Jadeveon Clowney should consider sitting out the 2013 season.
That's the premise of a column penned by Tom Sorensen in Monday's Charlotte Observer. Sorensen argues that, in order to avoid a career-threatening injury, Jadeveon Clowney should sit out his junior season at South Carolina prior to likely being taken as the #1 overall player in the 2014 NFL Draft.
Look, I get it. It's the middle of February. We're all fighting for page views between now and the start of spring practice, but this column is some next level Bayless/Rovell trolling. (To Sorensen's credit, it worked. The column became so widely viewed that it generated a talking point on Monday's episode of the ESPN sports/debate show Pardon The Interruption.)
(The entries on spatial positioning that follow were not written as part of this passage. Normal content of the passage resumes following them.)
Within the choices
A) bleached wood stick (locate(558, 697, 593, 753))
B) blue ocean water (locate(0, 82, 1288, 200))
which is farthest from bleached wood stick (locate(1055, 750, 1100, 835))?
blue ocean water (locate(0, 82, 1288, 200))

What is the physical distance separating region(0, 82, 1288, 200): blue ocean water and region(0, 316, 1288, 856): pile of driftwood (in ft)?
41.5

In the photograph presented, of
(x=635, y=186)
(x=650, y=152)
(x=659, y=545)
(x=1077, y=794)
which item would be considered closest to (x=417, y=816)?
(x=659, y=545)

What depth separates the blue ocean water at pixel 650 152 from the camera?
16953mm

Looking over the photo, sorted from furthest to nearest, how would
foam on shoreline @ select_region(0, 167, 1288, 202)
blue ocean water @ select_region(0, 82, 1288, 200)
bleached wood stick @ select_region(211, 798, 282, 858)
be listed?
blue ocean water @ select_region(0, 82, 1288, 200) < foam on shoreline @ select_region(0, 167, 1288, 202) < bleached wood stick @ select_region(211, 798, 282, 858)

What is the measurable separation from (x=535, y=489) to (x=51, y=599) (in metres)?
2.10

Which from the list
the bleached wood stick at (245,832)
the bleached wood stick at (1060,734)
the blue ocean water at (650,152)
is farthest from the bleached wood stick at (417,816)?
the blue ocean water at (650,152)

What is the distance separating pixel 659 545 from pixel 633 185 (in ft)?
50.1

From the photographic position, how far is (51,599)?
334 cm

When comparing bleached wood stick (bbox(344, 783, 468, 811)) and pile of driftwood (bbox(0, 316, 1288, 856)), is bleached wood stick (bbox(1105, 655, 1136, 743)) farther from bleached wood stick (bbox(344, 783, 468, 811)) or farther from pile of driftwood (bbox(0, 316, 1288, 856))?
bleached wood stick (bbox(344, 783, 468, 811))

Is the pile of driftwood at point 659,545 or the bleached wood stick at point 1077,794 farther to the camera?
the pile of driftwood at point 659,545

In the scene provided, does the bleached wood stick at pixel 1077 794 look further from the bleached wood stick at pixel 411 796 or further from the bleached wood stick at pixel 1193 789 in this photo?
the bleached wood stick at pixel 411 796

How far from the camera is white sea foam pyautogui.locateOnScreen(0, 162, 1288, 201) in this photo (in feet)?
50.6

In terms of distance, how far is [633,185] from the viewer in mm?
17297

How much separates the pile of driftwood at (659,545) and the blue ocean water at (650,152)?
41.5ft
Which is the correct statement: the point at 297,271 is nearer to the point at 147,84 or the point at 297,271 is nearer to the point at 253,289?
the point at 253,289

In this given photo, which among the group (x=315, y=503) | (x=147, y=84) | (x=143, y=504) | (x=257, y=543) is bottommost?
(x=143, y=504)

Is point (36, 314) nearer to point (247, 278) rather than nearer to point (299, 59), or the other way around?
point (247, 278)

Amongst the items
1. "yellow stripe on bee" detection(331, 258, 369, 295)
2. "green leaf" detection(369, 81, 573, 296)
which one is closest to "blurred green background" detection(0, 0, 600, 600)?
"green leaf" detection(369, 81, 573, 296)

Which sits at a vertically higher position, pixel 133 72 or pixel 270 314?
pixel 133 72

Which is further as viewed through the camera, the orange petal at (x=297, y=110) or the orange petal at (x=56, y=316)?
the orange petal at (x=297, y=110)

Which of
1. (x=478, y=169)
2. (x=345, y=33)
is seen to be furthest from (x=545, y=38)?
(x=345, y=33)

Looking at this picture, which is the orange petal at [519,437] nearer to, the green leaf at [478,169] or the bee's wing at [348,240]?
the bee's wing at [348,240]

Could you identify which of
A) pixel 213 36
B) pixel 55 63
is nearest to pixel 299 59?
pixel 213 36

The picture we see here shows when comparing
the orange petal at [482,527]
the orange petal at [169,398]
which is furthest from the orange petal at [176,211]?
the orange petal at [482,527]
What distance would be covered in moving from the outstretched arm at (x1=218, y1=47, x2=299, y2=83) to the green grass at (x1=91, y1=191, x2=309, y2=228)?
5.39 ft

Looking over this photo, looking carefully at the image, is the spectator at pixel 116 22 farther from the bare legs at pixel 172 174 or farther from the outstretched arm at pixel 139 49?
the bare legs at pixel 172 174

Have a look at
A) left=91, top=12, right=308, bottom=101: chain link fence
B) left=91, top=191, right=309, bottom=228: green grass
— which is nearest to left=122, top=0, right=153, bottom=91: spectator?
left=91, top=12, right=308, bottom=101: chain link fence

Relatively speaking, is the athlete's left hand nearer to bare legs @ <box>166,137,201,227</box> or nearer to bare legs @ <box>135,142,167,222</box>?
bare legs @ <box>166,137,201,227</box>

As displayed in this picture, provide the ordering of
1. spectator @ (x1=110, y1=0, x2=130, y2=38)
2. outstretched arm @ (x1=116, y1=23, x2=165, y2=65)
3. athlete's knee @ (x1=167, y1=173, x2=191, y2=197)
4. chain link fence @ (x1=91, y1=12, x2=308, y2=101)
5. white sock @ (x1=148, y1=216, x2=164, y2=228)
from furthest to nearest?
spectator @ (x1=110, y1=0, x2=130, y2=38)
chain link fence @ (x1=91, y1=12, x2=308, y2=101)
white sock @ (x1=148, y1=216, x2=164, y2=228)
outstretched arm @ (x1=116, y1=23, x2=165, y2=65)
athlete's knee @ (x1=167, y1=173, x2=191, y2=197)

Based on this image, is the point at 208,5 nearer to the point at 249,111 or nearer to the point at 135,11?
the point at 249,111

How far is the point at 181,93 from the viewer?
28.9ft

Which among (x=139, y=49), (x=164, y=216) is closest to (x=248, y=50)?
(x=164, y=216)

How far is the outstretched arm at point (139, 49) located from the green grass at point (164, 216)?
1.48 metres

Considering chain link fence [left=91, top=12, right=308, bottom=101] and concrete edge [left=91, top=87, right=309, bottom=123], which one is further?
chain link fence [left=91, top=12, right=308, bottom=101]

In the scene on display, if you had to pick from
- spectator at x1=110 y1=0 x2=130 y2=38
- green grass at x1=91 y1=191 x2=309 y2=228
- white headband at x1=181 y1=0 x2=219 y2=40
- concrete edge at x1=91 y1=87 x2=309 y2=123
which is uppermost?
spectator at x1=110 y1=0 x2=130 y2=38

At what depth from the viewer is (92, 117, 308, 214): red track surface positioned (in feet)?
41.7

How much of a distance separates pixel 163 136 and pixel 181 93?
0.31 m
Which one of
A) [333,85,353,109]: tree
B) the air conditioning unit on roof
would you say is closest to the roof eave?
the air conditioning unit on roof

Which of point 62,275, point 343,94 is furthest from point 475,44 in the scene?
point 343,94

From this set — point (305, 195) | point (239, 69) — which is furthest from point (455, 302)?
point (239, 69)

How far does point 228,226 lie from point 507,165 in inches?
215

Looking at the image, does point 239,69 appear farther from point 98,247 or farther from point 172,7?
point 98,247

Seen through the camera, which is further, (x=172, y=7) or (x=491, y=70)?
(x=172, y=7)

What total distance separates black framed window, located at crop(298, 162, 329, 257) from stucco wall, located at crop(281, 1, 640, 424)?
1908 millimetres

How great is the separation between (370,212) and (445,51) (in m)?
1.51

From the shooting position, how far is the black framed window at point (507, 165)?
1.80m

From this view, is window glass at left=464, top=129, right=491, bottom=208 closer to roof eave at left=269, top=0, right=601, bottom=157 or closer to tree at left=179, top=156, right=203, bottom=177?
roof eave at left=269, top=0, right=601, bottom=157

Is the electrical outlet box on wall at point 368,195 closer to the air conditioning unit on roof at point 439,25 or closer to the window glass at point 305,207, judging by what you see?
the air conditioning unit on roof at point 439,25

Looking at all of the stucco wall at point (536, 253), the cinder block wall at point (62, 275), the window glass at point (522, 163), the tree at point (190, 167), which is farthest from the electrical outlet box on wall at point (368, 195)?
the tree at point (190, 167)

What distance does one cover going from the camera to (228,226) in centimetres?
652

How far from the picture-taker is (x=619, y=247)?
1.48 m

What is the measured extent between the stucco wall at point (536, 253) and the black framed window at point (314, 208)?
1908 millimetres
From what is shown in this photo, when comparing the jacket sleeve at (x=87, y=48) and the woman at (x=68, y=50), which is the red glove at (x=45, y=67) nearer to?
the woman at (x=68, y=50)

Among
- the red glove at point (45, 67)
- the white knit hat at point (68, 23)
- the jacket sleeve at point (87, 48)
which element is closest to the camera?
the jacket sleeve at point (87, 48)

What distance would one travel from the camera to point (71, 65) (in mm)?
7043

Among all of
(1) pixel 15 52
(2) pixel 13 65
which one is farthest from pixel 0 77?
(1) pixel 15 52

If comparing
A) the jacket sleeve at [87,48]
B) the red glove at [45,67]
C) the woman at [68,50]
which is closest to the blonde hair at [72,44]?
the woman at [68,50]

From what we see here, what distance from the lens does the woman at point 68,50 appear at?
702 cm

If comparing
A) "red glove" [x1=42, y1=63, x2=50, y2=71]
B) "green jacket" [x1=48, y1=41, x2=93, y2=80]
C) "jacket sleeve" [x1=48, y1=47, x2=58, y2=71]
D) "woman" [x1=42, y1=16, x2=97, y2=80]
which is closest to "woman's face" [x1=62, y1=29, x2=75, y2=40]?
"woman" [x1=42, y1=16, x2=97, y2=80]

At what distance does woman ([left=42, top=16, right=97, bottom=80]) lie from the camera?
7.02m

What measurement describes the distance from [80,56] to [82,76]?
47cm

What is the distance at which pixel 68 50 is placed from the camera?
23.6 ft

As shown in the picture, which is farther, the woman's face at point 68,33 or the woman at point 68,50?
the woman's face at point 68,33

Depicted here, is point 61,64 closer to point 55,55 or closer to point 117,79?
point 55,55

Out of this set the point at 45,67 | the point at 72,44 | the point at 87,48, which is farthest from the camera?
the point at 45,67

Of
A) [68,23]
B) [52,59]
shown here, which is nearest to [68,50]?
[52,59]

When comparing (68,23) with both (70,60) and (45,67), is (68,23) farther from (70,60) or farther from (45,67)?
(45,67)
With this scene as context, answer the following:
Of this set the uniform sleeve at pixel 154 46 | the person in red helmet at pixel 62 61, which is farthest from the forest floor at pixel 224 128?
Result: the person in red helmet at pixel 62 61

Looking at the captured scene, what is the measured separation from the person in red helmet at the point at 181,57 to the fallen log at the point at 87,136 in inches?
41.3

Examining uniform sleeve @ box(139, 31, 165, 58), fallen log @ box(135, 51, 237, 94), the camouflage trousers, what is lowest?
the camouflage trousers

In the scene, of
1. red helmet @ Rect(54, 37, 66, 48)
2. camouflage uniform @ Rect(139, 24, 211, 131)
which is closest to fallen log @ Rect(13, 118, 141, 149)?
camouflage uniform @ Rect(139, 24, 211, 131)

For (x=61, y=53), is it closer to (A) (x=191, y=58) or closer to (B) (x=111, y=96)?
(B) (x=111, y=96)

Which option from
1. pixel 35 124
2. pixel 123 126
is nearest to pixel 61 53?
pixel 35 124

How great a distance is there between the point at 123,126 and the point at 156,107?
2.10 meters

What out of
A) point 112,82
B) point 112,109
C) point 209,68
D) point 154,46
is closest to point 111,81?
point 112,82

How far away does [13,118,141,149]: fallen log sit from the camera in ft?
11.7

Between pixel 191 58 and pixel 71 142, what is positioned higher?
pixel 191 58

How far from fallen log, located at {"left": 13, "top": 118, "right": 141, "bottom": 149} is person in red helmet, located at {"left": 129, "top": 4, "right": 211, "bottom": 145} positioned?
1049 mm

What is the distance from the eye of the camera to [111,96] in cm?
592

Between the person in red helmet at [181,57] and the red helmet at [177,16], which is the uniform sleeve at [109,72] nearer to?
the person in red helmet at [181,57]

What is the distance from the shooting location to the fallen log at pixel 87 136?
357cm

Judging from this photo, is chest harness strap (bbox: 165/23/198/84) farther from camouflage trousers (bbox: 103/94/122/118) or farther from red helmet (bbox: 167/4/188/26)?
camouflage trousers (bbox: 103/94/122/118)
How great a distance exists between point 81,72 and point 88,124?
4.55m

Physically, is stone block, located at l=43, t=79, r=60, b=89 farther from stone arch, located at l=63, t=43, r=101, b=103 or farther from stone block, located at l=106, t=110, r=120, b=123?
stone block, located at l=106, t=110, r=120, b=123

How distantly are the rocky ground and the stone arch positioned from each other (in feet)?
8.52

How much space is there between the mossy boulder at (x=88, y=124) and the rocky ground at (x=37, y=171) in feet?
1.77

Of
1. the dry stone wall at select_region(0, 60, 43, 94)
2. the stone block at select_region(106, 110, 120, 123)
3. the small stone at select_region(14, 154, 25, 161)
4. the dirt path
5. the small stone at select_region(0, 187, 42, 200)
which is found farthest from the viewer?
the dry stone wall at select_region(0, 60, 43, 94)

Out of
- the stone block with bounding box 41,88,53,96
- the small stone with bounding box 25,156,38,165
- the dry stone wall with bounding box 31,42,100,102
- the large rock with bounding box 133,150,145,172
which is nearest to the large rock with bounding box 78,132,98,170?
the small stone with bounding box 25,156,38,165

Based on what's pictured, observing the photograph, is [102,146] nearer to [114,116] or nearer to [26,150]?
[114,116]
While I don't agree with the NFL's position on excluding underclassmen from the labor market, I also know that Jadeveon Clowney deciding to sit out a season is no more likely to change the NFL's mind in 2013 than it was in 2004.
I was planning to ignore this column altogether, but then Jadeveon himself decided to have a bit of fun with it, posting an Instagram of Michael Wilbon engaged in debate on the subject with the caption "got me thinking". Posting this would not be inconsistent with Clowney's sense of humor, who also tweeted several weeks ago that he would be in school two more years, which is even less likely than Jadeveon deciding to sit out 2013.
While I am 99% certain that Clowney's actions were in jest, I needed to get some pent up abandonment paranoia worked out in blog form.
With that out of the way, let us count the reasons Sorensen's advice is dumb:
1) Football, like any other craft, involves the cultivation of skills honed through repetition and developing muscle memory and building strength. The skill gained from the experience of playing 14 football games cannot be replicated by even the most rigorous training regimen.
2) People that choose playing football as their profession typically enjoy the hell out of playing football, and thus prefer playing football to not playing football.
3) Clowney deciding to sit out his junior year to avoid injury would be a signal to NFL franchises that he might not have the mental makeup required to sustain a long NFL career.
4) Former South Carolina defensive line coach Brad Lawing famously said that Jadeveon Clowney was NFL-ready coming out of high school. That being the case, why just sit out your junior year? Why not sit out your sophomore year? Your freshman year?
5) It seems like Clowney being on the same team as Marcus Lattimore is the only reason we're having this conversation, doesn't it? People celebrated, not mourned Manti Te'o and Matt Barkley's decisions to return for their senior seasons, braving the risks of career ending injuries. Probably because they didn't have teammates that sustained gruesome but improbable injuries the prior season.